GIULIANA MIRANDA
SÃO PAULO, SP (FOLHAPRESS) – Cientistas brasileiros se embrenharam por mais de 3.000 quilômetros no continente antártico -um dos ambientes mais inóspitos do planeta- para recolher amostras puríssimas de gelo que ajudam a recontar a história do planeta Terra.
Mas parte desse material, cuidadosamente transportado e armazenado, foi perdida durante um incêndio em um frigorífico comercial em Nova Santa Rita (RS), a 26 km de Porto Alegre, em abril.
Sem recursos para construir e manter uma câmara de refrigeração adequada para os chamados testemunhos de gelo, que precisam ser conservados a -20°C, os pesquisadores tiveram de alugar espaço em um frigorífico comum para conseguir guardar o material.

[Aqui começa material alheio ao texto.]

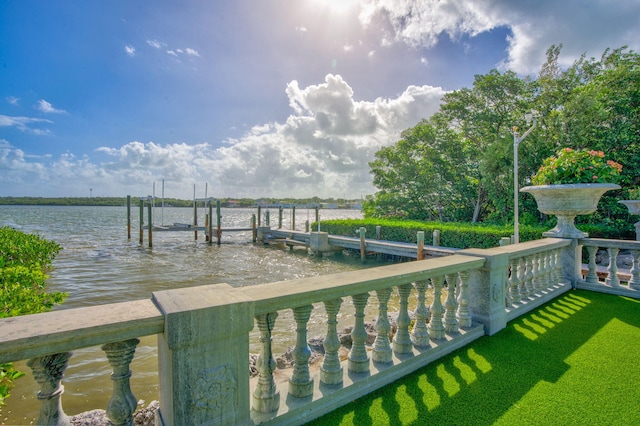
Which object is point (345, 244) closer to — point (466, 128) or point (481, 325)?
point (466, 128)

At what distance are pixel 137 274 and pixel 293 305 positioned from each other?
14.4 m

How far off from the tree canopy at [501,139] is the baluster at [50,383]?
16.3 metres

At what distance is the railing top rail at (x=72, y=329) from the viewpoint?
4.27 feet

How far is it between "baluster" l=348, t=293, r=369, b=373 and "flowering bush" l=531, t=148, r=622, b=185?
4829mm

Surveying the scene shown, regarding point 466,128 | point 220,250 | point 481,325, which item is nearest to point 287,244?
point 220,250

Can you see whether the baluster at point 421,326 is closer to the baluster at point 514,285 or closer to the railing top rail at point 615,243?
the baluster at point 514,285

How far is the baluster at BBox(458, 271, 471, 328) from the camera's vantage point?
143 inches

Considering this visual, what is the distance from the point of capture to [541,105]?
17344 mm

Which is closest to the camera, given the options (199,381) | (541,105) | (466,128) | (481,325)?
(199,381)

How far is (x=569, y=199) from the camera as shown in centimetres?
544

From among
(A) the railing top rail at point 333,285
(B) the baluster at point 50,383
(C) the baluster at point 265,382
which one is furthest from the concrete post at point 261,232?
(B) the baluster at point 50,383

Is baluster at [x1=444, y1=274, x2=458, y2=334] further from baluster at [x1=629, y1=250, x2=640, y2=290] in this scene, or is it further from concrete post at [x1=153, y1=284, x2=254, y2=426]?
baluster at [x1=629, y1=250, x2=640, y2=290]

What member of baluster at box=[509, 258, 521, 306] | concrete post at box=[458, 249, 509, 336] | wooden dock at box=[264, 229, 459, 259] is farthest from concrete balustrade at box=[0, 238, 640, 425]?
wooden dock at box=[264, 229, 459, 259]

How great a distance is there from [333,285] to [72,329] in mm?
1449
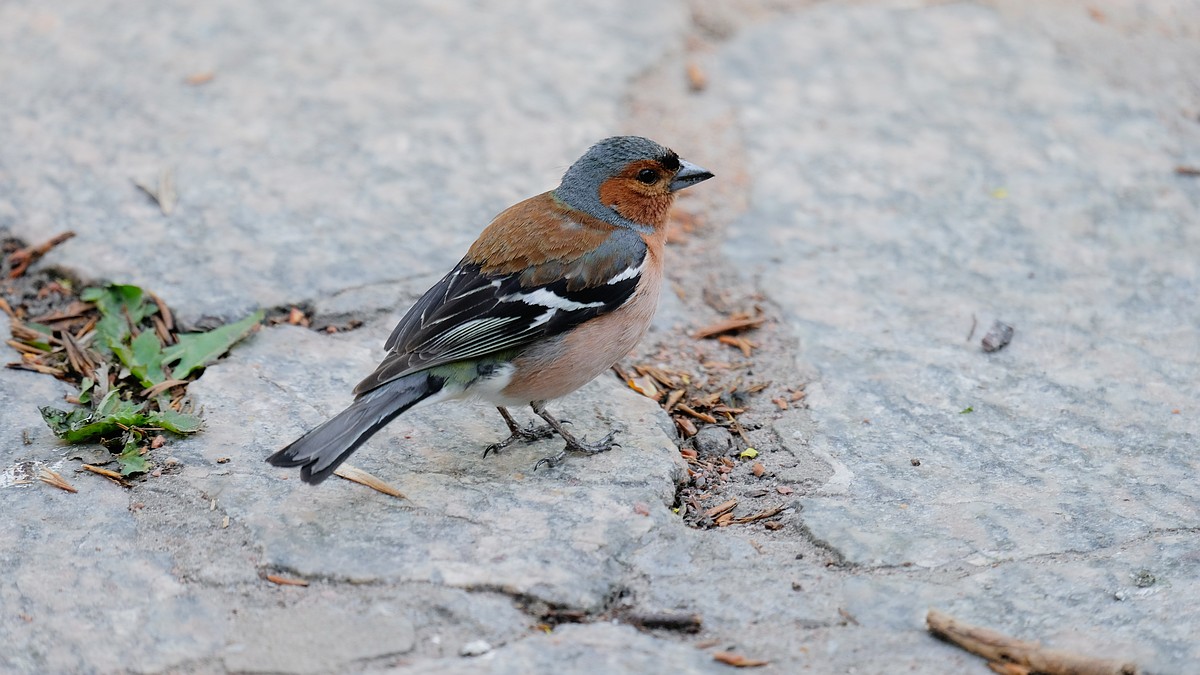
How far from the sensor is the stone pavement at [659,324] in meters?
3.06

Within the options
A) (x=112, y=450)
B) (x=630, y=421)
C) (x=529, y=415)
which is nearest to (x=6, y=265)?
(x=112, y=450)

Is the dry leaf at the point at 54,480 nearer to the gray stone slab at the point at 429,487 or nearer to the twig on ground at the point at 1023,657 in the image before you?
the gray stone slab at the point at 429,487

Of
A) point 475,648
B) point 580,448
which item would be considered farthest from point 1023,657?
point 580,448

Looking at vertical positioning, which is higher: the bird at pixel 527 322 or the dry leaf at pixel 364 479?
the bird at pixel 527 322

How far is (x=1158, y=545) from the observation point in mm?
3412

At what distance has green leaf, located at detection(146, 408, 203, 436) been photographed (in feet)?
12.3

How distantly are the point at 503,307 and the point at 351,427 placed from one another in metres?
0.72

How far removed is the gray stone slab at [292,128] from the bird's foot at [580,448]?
115 cm

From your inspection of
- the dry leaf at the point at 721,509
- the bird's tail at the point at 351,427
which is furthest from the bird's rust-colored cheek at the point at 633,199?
the dry leaf at the point at 721,509

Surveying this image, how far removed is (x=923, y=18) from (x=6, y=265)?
15.2 feet

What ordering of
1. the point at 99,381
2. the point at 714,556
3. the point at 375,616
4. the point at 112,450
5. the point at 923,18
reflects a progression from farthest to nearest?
1. the point at 923,18
2. the point at 99,381
3. the point at 112,450
4. the point at 714,556
5. the point at 375,616

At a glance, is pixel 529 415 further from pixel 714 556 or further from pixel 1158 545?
pixel 1158 545

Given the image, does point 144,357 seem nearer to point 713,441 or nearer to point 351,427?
point 351,427

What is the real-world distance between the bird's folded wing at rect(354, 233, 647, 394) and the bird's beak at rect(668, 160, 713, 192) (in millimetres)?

Por isso, os preciosos pedaços de gelo, que fazem parte de uma das mais promissoras áreas da pesquisa polar brasileira e internacional, acabaram sendo vizinhos de carregamentos de picanha, alcatra e outras inquilinas habituais das instalações frigoríficas gaúchas.
Quando o frigorífico em que as amostras estão armazenadas pegou fogo no último dia 12, os pesquisadores quase perderam 200 anos de informações sobre a história da Terra “armazenada” no gelo dos testemunhos.

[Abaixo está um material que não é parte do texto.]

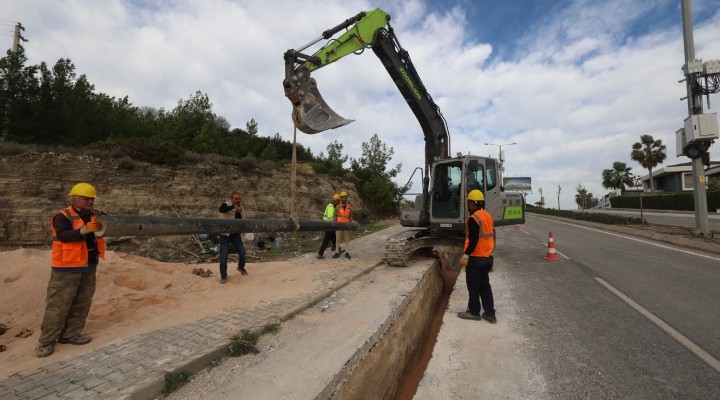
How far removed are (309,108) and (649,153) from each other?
2435 inches

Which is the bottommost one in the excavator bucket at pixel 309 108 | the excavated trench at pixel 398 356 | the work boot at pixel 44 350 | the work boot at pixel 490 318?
the excavated trench at pixel 398 356

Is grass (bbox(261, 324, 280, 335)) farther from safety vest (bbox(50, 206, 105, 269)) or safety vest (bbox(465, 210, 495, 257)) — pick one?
safety vest (bbox(465, 210, 495, 257))

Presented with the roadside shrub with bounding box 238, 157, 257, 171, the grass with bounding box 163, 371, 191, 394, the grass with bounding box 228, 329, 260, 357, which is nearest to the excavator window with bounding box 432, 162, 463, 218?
the grass with bounding box 228, 329, 260, 357

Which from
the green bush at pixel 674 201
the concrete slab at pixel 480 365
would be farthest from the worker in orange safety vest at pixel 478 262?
the green bush at pixel 674 201

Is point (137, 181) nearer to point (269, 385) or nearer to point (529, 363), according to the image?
point (269, 385)

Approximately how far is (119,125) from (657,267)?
86.7ft

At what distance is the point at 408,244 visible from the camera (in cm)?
817

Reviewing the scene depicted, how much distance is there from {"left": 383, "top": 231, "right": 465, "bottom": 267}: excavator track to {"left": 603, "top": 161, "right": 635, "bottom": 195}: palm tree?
64.3m

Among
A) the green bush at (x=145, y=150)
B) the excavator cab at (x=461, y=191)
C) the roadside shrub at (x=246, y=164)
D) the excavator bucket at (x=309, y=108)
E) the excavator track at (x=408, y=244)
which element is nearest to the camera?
the excavator bucket at (x=309, y=108)

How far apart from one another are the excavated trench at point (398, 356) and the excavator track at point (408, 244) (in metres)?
0.85

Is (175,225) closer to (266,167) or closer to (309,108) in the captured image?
(309,108)

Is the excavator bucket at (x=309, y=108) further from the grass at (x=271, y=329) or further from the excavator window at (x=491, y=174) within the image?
the excavator window at (x=491, y=174)

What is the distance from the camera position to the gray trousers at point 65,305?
361 cm

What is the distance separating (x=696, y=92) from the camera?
1288cm
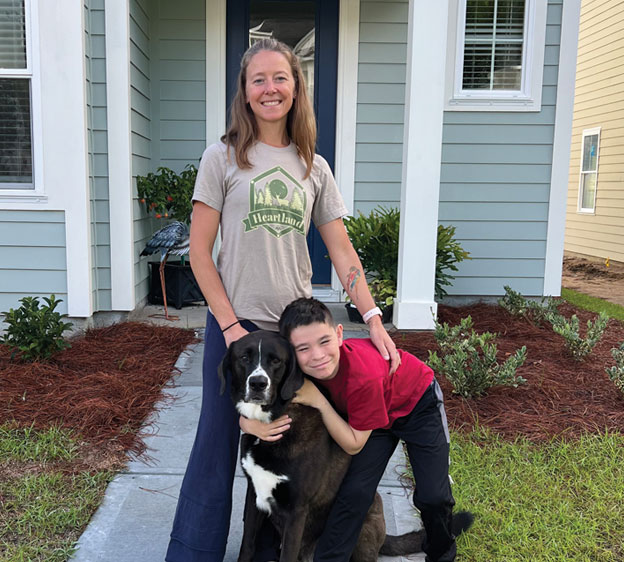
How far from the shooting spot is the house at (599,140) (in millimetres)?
10953

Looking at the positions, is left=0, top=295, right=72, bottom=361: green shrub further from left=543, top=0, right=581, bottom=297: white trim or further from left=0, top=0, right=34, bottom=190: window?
left=543, top=0, right=581, bottom=297: white trim

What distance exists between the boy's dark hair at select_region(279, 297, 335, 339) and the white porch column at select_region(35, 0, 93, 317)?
3.57 metres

O gelo científico só não evaporou e se perdeu por uma coincidência. “Foi por pouco que não perdemos tudo. Tínhamos movido as amostras para serem fotografadas para uma reportagem. Se não fosse por isso, o trabalho inteiro estaria perdido”, avalia o glaciologista Jefferson Cardia Simões, líder do Centro Polar e Climático da Universidade Federal do Rio Grande do Sul e chefe da pesquisa.
Simões avalia que, mesmo assim, cerca de 10% do material armazenado foi perdido. “Ainda estamos avaliando. Mas podia ter sido bem pior”, afirma ele.
PRECIOSO
Os testemunhos de gelo são amostras em forma de cilindro, com cerca de 10 cm de diâmetro e até vários metros de comprimentos, retiradas do solo da Antártida.

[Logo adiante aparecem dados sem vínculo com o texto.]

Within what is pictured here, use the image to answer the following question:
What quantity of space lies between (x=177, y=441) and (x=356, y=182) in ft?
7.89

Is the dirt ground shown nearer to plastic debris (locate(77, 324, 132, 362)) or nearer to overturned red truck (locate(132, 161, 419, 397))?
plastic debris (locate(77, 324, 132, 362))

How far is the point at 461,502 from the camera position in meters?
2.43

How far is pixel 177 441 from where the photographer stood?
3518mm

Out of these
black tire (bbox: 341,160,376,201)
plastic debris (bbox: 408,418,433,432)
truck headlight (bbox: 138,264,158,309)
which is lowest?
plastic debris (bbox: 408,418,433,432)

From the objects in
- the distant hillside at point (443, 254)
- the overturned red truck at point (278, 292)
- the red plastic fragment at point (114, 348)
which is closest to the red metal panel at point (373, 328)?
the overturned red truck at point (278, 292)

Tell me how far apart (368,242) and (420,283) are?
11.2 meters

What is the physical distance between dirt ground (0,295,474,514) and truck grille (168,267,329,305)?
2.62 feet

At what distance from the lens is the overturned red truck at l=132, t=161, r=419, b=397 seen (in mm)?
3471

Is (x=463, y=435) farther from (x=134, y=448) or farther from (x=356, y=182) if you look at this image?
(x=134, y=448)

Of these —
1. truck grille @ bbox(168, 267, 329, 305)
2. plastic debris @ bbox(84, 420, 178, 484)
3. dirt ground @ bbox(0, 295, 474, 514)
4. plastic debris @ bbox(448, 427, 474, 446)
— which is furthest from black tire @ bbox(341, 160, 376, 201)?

Eles recebem o nome de testemunho porque o gelo antártico é uma espécie de máquina do tempo que permite conhecer a composição da atmosfera de anos atrás.
Conforme a neve vai caindo, ela “empurra” impurezas, como metano e o CO2 para baixo. Esse material acaba ficando preso nas várias camadas desse gelo. Ao longo do tempo, esses elementos “capturados” permitem conhecer o ar de eras passadas e estudá-las.
A pesquisa foi feita no polo Sul, entre 5.500 e 6.300 km ao Sul do Chuí (RS), e exige uma logística especial. O grupo de Simões foi o primeiro do Brasil a liderar um trabalho tão ao Sul do planeta -o trabalho está na vanguarda de pesquisa mundial.
As dificuldades, porém, não se limitam ao ambiente pouco amigável do continente gelado. Cada expedição para a coleta dos testemunhos não sai por menos de US$ 300 mil dólares, uma vez que é preciso aluguel de avião especial para neve e toda a logística de transporte, com refrigeração adequada e sem risco de contaminação do material coletado.
E embora a pesquisa seja liderada por um grupo brasileiro, as amostras vão primeiro para os Estados Unidos, onde passam por uma análise inicial.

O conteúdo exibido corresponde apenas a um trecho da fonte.